Figure out the amount hours it will take you, add a couple more just for buffer and make sure your number isn’t too high over the market average – and if it is, have a strong reason to justify it. ( I get it done 3 times as fast as any other competitor out there.)

The same pricing goes for the 30-second Video Intro.

The worst part is shooting yourself in the foot and not charging enough where you feel like you’re being taken advantage of.

What to charge friends for physical products

But I Have Physical Goods

Service providers don’t have to deal so much with this when their deliverables are intangible, but if your deliverables are physical, you need to keep an eye on your Costs of Goods.

Simply put.

If you make necklaces, what should you charge??

That all depends on how much it costs for the materials, the labor, and how much markup you want to add on without seeming overpriced.

I won’t go into buying in bulk, but this is the way to cut your COGs down significantly.
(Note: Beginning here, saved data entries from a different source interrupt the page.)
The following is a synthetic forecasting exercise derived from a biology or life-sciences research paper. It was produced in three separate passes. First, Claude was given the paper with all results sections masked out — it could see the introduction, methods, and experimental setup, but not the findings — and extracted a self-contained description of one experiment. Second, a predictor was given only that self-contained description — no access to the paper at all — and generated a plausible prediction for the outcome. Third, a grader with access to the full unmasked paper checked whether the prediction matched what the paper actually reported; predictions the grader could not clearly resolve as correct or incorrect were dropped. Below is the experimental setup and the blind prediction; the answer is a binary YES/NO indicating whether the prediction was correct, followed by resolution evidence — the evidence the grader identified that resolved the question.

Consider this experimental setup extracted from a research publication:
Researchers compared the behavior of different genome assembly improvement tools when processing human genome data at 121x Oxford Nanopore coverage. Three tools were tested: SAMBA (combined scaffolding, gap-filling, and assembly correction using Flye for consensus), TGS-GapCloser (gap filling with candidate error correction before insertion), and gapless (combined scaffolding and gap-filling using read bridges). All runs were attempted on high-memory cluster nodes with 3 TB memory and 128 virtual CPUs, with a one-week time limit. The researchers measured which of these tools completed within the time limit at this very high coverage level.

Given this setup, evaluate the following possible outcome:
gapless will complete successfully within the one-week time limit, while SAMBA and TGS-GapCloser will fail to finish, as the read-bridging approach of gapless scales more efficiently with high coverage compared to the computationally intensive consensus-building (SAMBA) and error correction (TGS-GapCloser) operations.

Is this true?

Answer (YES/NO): NO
Let’s just say you’re able to get your goods for the following price:

100 Mixed Beads – $1

1 Thread – $0.02

1 Feature piece – $0.50

COGs = $1.52

Labor ($50/hr) = 1hr to make 10 of the same kind

Labor Cost $50/10 =  $5

Packaging (for simplicity sake) = $1

TOTAL COGs + Labor = $7.52

So do you sell it for that price?

I’d say no.

Go for at least 1 keystone. In this case, I’d say go for 2 keystones if you can.

1 keystone = $15.04 or $15.99

2 keystones = $22.56 or $22.99

Consequently, every necklace you sale, you make double or triple it took to make them. Now that’s good profit. Huge businesses (especially fast food) make roughly 7 to 10 keystones on everything they sell.

Be more Confident

In conclusion, I hope this will help you make firmer more confident decisions on your pricing strategy and help you stay firm when you do negotiate your rates. When you have real numbers behind that flat rate, you won’t have to fumble when you lay down your price.